Hacker News new | ask | show | jobs
Show HN: AgentScript AI – Build Agents that think in code (github.com)
4 points by kedrzu 533 days ago
AgentScript is a new AI Agent framework with a novel architecture to build reliable and secure agents.

Our framework has LLMs generate a plan upfront in code (javascript) which we then parse into an AST and execute in a managed runtime, so one gets built-in state management and better visibility for debugging via the AST.

By making an LLM express execution plan as code, Agents can think more abstractly about the task and do not even need to know all the data to perform operations on it or make decisions.

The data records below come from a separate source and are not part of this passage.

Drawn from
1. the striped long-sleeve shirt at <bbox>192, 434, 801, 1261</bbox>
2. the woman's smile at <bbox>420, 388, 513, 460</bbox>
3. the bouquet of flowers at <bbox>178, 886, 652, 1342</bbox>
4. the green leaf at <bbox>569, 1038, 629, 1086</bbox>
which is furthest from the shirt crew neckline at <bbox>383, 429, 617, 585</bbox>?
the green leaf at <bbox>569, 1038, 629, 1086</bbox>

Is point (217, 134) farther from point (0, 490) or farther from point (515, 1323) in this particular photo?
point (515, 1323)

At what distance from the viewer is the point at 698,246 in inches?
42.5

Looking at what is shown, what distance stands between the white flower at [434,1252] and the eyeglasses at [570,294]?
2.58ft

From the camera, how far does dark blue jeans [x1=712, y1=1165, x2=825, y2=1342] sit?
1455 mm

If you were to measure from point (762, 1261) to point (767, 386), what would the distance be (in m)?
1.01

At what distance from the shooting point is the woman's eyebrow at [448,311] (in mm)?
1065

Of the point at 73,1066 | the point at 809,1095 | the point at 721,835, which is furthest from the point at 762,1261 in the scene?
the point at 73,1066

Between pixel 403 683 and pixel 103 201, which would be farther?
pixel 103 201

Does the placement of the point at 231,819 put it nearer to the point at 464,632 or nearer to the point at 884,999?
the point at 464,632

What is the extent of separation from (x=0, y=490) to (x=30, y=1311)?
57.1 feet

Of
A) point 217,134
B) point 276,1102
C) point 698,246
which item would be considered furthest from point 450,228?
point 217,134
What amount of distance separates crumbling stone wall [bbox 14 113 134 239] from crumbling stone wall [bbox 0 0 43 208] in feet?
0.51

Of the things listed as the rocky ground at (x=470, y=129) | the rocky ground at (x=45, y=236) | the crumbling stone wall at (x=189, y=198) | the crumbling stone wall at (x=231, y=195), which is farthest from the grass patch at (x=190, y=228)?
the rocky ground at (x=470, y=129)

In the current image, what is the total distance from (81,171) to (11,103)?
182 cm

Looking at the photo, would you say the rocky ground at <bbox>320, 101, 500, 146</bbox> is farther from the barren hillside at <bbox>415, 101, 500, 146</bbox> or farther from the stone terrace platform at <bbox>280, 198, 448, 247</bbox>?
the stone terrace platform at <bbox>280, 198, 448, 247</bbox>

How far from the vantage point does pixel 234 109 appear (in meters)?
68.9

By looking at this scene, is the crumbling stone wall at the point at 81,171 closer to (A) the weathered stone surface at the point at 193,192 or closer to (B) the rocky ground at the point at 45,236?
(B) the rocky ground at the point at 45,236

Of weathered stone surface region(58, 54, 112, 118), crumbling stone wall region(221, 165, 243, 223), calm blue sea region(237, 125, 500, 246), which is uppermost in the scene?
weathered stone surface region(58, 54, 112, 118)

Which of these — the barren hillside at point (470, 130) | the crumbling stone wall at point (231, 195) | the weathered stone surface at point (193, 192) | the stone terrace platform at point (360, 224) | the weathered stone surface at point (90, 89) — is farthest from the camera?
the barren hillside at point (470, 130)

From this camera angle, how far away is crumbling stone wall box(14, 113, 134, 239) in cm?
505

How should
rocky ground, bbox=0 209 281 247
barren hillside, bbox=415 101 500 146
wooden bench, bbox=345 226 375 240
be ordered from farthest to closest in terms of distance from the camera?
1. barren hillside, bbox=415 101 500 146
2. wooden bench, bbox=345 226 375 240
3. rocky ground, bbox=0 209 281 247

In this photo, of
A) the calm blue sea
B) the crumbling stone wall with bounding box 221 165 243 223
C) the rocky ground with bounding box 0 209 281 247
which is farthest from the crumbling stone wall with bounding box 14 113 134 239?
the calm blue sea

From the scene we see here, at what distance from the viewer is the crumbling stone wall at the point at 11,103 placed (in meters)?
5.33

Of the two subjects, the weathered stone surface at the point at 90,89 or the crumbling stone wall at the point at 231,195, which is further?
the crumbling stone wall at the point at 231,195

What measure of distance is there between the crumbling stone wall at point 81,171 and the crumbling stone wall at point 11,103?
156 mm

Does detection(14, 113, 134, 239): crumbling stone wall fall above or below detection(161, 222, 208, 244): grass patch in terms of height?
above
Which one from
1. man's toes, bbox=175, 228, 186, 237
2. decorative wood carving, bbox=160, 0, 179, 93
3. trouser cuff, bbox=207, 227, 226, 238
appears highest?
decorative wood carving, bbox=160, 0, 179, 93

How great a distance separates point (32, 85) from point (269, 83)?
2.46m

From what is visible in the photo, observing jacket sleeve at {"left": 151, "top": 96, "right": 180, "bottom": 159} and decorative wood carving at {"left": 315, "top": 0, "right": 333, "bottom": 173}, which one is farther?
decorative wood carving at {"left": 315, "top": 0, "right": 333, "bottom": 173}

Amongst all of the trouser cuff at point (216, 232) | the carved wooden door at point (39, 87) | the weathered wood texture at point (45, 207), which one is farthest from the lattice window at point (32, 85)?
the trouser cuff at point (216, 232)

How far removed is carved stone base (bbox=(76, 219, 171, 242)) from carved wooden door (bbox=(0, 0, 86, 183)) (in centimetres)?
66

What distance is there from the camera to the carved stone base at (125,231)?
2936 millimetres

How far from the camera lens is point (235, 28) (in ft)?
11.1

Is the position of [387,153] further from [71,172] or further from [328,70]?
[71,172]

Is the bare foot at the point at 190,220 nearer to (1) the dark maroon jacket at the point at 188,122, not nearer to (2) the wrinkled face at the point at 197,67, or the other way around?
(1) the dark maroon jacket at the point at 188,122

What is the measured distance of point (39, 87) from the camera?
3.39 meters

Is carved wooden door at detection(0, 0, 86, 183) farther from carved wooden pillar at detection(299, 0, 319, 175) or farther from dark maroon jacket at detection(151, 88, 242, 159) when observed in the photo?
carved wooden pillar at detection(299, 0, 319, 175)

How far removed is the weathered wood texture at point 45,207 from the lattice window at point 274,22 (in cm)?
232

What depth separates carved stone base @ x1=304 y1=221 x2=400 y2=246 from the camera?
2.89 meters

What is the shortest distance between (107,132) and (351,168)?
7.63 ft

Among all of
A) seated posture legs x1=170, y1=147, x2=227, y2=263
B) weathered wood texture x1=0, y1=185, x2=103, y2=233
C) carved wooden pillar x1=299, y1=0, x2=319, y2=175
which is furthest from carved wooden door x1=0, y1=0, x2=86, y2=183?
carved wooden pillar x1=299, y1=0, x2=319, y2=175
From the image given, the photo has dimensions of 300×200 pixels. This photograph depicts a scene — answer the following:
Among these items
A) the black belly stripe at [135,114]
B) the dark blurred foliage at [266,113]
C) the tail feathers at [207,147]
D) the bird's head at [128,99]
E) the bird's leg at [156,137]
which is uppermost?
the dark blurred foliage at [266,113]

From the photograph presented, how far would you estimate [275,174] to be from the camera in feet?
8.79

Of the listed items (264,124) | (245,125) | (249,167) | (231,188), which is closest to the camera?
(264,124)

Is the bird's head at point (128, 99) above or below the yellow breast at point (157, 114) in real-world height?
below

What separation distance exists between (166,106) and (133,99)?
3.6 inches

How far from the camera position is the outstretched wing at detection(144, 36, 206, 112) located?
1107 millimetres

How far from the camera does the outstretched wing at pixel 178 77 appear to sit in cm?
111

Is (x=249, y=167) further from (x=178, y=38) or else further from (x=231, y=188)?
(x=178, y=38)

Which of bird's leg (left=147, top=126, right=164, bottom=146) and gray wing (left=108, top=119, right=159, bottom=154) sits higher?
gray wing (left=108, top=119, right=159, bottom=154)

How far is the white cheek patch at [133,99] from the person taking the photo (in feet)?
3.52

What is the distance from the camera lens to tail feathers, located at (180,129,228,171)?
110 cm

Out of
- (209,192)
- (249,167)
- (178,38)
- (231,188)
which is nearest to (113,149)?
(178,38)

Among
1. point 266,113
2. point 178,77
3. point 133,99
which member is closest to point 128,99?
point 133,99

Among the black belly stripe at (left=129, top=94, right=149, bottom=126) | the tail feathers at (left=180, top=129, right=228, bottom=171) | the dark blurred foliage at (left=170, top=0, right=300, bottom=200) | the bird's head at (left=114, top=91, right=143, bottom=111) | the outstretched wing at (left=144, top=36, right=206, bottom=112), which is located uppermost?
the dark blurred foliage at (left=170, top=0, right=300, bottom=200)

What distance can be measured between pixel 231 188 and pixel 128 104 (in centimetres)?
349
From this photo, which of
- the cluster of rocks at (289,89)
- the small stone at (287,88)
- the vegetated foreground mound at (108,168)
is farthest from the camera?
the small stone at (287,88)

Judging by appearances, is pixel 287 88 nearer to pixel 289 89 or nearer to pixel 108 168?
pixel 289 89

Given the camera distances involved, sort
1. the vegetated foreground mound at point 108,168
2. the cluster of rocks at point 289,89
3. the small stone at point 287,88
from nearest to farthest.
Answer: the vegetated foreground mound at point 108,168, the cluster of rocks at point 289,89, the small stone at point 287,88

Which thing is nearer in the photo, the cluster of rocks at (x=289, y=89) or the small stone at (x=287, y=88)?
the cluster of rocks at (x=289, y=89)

Data is expressed as local variables and can be passed to tools, which can be normal deterministic functions, or LLM enabled ones, built using LangChain or any other library.

State management and Human in the loop: This is where our approach really shines esp for agents tackling critical/sensitive workflows in regulated space such as fintech, payments & crypto for ex a treasury agent.

Because AgentScript works on AST, not really running the generated code, execution can be paused on each statement or a tool call. It can be serialized and put into a database, then retrieved and resumed from where it stopped. Each tool would be able to store its state, wait for a user interaction, an event, or some time to pass. They will have built in interactivity and approval mechanisms, so it will be easy to add human in the loop.

Here is a video showing how to build AI agents using AgentScript https://youtu.be/b3MlCpBoxNM

Here is a link to our Discord https://discord.gg/hEYMnj62DT

Please give it a spin and help us improve! This is our alpha release. We'd love to hear your feedback on what to build next.

This is our roadmap:

- Execution serialization and deserialization

- More JS features:

  - `if` statements,

  - `for` loops,

  - template literals

  - arrow functions

  - unary and binary operators
- Input variables

- Tool state

- Tool interactivity

- Observability and debugging

- Python implementation (any python gurus? ping us!)

---

Let Them Code!

1 comments

Oh no! Please don't do this. This is one of those tarpit ideas in the "AI" space.

> do not even need to know all the data to perform operations on it or make decisions

If I know code-generation is going to be possible without any contextual information, I might as well generate the code using copilot or Curor and commit my code. Why do I need a runtime agent to do it?

What if the control flow has to change based on a result it receives?

What if the plan up front is wrong and needs to change halfway? Do I run the entire thing again with a new plan? What if my tools are not idempotent?

What if it generates a recursive loop?

Also, if I really want to do this, and if my tools are safe, why don't I just do a raw Open AI / Claude call and get deno subhosting [1] or E2B [2] to run it?

[1] https://deno.com/subhosting

[2] https://e2b.dev/

Thanks for feedback, let me break it down:

Code is just a representation of the agent execution flow, different than static workflows like in Glide, or typical ping-pong type of re-act agent in any other framework.

It's not meant to replace your application logic, but serve as a dynamic plan the LLM is generating to complete your ad-hoc task, so there is a little sense of committing it to repo.

In your app code, control flow also changes based on data using `if` statements. And you don't need to know the data to write your code, right? LLM can handle those as well.

We are working on making the execution more dynamic, possibly allowing code to be generated and executed progressively when data arrives and new prompts are given.

Tools will indeed need to be written as idempotent, especially for the interactivity and human in the loop mechanism we are working on.

Detecting recursive loops and other issues is a technical and solvable problem, we'll get to those as well.

Running code in deno or e2b, you cannot pause it to wait for human interaction for a day, then resume it, so it won't really help with interactive agents doing really long running operations and interacting with real world.

> In your app code, control flow also changes based on data using `if` statements. And you don't need to know the data to write your code, right?

Yes. Which is why it's in my app code, committed to source code, and with a guarantee of determinism. If you don't consult the runtime information (i.e. data), there's no reason why it has to be generated at runtime.

> We are working on making the execution more dynamic, possibly allowing code to be generated and executed progressively when data arrives and new prompts are given.

I think you just described how a react agent works.

> you cannot pause it to wait for human interaction for a day, then resume it

Sure you can! Have you seen langgraph, trigger, temporal?

Also, how do you pause based on an AST that might get invalidated if you recompute it on new contextual information?

Does the human keep approving until your AST works?

Sorry to be terse, but surely I'm missing something here.

Since you're computing the AST upfront, you'd get it wrong more times than a react agent that does it as and when needed. So, do I pay OpenAI everytime you make a mistake on the AST?

Or is your claim that your AST is infallible?